Protesters, of course, have of course have a perfect right to peacefully protest against anyone they choose to.  Obviously the fact that Cubans are displaced all over the world is significant.  What they don't have a right to do is stifle speech, dissent, or music as in the past.   But how do we change this state of mind?  By further dividing our sense of nationhood against anyone immediately branded a communist? Or by using events, such as a concert, to narrow the gap of our great divide? 

What Los Van Van concert shouldn't be about is politics. That, unfortunately, is what it has always degenerated into.  What it should be about is culture and the arts, something alien it seems to many who hold on to this erroneous belief. 

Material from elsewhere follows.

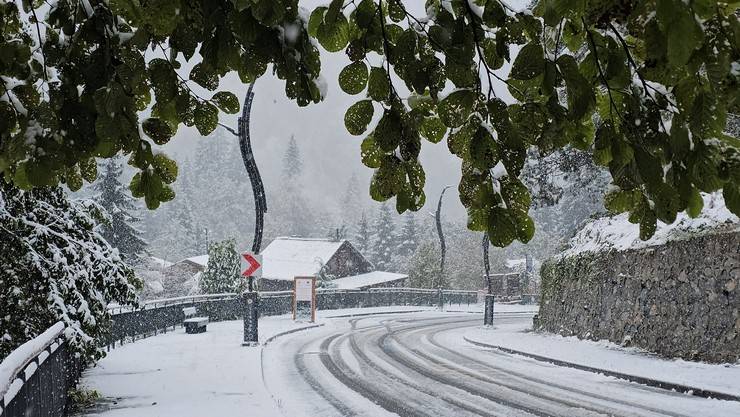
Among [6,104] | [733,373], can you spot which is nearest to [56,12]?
[6,104]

And this is the bottom line: some famous Cubans have chosen to remain in the country of their birth and not try their luck somewhere else.  Like Los Van Van, I can name a few: writers like the well-known author Alejo Carpentier and actors like Rosita Fornes.  Whatever their personal reasons for staying in Cuba, the discussion should not solely focus on their political views, if at all.  What is important, though, is how we interact with one another from now on and how we choose to engage in a substantive conversation about where we go from here.  Hurling glass bottles and empty cans of sodas is hardly the way to be heard above the dim of ad hominens.

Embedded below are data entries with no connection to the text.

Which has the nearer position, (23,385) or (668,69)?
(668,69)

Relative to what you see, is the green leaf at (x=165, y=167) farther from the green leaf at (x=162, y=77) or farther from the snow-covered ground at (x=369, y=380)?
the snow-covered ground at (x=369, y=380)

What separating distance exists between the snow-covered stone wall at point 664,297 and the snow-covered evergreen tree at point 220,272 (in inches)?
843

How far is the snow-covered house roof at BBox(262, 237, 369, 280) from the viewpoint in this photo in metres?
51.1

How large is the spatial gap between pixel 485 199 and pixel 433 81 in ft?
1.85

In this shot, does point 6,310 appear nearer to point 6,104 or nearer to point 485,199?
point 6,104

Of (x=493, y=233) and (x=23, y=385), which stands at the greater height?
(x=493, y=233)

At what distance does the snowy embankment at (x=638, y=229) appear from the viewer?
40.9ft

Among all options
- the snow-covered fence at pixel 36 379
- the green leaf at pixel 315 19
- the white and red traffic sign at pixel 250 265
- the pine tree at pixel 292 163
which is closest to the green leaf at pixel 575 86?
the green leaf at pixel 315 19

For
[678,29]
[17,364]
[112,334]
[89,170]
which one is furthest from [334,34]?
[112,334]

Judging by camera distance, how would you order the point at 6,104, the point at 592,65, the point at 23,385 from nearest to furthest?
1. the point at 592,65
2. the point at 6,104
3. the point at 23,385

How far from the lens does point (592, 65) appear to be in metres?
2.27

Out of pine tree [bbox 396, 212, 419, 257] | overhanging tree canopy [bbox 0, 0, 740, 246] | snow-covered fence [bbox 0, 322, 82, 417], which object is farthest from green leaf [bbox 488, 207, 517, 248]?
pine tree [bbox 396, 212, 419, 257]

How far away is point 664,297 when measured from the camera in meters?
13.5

Which is probably what my mother had in mind when I told her that Los Van Van were going to play in the sunshine state.  The sudden joy in her face told me of another story, and another Cuban.  One that is not political.  One that is not divided.  One that can careless about any of the things we are often guilty by association.  Not once did she think of politics, Castro, or the so-called "exiles."  To her it was just about remembering her past, and that had nothing to do with politics.  Thank goodness.

2 comments:

Anonymous said...

Los Van Van may live in a communist country, but this is the USA and everyone is entitled to their opinion. Whether they're communist or not is besides the point. Or is it? If it is then we're all in deep trouble.

Anonymous said...

Anonymous, that may be true but we have to be sensitive of people's feelings. Cubans left Cuba for a reason. Los VV represent all the oppression they left behind. Show a little heart!